*What needs to be done:* Please read the records below and return each line holding the string "locomotion".

....

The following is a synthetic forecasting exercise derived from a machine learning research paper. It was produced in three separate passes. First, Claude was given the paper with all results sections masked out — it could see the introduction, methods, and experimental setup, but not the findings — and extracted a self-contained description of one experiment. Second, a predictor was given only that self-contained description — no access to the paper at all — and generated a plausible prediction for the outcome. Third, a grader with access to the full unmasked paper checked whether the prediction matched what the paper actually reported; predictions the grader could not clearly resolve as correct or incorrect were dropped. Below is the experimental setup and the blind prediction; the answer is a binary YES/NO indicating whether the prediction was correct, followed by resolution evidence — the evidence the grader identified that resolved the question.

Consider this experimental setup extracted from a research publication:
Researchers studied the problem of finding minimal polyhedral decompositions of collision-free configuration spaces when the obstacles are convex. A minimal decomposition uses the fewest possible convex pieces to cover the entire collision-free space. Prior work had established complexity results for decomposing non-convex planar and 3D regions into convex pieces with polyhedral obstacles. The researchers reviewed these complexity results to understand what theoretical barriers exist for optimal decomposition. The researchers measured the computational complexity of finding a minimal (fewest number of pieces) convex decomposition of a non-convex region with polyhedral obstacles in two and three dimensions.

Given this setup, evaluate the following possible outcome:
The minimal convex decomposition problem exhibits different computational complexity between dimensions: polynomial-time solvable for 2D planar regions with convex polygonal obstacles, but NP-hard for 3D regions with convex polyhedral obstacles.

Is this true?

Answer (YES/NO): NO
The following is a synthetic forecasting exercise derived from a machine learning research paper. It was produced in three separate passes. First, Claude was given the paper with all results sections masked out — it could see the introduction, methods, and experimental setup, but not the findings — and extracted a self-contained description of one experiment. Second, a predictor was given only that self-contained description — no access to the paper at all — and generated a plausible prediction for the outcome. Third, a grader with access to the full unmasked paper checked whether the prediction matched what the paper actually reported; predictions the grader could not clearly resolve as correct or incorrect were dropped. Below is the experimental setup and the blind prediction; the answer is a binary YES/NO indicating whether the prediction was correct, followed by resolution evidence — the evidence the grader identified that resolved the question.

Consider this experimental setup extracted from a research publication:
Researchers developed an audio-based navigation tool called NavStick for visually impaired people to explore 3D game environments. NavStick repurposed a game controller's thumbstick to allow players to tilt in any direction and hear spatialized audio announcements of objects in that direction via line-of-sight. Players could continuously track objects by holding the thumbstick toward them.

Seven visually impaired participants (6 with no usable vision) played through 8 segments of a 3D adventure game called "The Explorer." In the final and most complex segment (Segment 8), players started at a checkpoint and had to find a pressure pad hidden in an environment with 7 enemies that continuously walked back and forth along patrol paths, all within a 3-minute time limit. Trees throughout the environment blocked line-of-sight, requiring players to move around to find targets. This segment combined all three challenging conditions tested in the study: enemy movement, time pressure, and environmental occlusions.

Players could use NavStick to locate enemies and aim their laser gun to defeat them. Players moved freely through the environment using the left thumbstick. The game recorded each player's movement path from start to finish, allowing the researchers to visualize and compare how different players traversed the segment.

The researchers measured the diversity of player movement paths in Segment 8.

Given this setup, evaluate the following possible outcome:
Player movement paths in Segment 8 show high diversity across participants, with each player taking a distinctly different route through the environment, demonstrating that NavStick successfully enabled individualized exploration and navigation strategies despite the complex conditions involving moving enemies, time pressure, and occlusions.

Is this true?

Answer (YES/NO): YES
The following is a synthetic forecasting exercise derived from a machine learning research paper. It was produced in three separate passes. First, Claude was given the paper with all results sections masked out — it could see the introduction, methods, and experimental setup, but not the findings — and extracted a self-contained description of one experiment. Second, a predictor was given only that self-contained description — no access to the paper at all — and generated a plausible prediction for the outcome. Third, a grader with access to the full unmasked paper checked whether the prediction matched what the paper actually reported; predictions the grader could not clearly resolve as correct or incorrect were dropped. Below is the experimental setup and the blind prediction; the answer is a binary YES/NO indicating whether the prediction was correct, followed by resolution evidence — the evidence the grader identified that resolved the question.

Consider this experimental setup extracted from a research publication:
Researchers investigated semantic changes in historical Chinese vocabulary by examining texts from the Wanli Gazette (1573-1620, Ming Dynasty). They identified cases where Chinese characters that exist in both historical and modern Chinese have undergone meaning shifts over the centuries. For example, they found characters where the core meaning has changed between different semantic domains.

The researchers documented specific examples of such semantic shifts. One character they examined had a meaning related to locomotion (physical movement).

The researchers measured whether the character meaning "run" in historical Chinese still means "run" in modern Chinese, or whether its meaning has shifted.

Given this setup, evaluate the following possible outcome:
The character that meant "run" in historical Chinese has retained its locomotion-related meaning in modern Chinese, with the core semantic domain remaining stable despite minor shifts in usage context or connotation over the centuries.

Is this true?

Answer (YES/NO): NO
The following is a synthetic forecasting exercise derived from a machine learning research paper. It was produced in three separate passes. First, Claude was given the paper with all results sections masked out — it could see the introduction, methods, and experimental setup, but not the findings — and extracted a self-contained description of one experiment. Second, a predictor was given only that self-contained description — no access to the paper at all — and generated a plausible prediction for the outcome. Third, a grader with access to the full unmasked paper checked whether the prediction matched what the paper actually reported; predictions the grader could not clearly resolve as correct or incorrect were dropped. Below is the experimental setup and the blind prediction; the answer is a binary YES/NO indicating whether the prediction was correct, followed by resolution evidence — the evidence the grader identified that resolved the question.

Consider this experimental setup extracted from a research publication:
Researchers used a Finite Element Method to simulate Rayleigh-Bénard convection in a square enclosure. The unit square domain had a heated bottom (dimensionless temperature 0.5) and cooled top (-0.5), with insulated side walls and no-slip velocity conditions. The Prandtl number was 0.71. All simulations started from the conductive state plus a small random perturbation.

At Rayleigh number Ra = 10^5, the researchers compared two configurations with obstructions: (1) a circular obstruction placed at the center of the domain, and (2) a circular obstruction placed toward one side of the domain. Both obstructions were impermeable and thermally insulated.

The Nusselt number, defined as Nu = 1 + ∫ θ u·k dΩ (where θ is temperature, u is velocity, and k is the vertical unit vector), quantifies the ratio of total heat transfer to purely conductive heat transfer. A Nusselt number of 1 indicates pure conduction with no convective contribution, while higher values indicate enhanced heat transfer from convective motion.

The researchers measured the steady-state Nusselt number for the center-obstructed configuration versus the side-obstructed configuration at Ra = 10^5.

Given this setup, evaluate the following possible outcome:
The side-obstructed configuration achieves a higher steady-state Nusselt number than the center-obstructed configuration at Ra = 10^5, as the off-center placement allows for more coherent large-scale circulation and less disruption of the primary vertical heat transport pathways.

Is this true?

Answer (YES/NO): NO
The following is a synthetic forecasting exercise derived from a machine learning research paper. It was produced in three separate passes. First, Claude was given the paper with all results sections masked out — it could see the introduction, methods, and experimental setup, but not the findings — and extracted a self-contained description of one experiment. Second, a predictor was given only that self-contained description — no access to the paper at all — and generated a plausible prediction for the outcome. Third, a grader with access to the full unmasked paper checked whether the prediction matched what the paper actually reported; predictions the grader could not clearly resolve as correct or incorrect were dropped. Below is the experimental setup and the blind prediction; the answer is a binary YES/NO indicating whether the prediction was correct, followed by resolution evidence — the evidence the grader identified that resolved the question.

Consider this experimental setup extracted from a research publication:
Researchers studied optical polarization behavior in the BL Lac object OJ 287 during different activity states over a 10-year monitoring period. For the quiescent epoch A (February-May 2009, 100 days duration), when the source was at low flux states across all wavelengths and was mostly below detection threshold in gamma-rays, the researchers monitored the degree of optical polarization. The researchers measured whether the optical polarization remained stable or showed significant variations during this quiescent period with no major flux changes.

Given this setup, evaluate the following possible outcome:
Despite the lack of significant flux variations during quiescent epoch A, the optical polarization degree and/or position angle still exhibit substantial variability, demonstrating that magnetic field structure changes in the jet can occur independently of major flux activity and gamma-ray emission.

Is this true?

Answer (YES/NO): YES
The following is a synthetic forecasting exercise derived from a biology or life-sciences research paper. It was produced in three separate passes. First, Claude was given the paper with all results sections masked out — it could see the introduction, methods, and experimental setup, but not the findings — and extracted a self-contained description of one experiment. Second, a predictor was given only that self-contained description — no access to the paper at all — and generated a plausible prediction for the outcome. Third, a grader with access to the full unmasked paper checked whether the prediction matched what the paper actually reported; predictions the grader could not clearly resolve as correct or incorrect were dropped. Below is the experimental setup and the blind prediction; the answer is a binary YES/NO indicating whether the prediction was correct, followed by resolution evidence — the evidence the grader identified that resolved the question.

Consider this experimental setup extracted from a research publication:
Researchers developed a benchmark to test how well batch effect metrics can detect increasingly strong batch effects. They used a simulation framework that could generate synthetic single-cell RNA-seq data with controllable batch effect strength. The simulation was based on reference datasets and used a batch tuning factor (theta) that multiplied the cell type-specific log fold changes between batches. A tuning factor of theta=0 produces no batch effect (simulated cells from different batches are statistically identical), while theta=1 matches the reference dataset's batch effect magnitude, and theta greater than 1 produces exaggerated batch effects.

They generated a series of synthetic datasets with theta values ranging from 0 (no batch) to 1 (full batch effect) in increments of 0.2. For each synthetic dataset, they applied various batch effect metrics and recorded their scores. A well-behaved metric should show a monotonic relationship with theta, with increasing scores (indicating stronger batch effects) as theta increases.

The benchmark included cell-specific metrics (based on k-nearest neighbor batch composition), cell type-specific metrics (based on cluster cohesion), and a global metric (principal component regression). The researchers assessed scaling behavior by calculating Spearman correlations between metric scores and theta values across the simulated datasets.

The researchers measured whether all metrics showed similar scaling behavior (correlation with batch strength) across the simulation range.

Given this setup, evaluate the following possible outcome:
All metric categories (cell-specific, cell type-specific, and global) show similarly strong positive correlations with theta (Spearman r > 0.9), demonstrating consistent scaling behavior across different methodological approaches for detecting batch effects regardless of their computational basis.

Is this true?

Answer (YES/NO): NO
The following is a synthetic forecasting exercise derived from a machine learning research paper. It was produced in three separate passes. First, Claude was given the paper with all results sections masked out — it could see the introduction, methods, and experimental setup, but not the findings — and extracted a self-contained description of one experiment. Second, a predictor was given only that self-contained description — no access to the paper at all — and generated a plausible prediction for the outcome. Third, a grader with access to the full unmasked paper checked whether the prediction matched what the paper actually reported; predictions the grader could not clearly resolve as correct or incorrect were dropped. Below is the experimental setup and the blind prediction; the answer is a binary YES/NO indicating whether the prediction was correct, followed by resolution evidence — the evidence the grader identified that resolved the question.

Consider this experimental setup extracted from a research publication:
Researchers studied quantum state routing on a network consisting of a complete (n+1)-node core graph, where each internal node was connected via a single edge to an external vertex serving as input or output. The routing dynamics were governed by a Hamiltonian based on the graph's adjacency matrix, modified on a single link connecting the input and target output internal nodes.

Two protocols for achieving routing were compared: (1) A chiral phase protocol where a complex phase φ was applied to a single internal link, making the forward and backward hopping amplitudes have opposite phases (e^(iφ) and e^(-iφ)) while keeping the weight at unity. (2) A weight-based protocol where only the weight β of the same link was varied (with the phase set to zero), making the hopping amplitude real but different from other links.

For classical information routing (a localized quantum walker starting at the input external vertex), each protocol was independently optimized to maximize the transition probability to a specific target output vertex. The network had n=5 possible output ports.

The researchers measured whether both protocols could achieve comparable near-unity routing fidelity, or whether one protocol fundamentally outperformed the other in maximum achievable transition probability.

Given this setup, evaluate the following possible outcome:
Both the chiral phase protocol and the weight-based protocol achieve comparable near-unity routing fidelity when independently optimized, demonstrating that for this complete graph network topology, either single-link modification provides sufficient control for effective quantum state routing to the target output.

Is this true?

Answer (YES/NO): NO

....

*Answer for this exercise:*
The researchers documented specific examples of such semantic shifts. One character they examined had a meaning related to locomotion (physical movement).
The character that meant "run" in historical Chinese has retained its locomotion-related meaning in modern Chinese, with the core semantic domain remaining stable despite minor shifts in usage context or connotation over the centuries.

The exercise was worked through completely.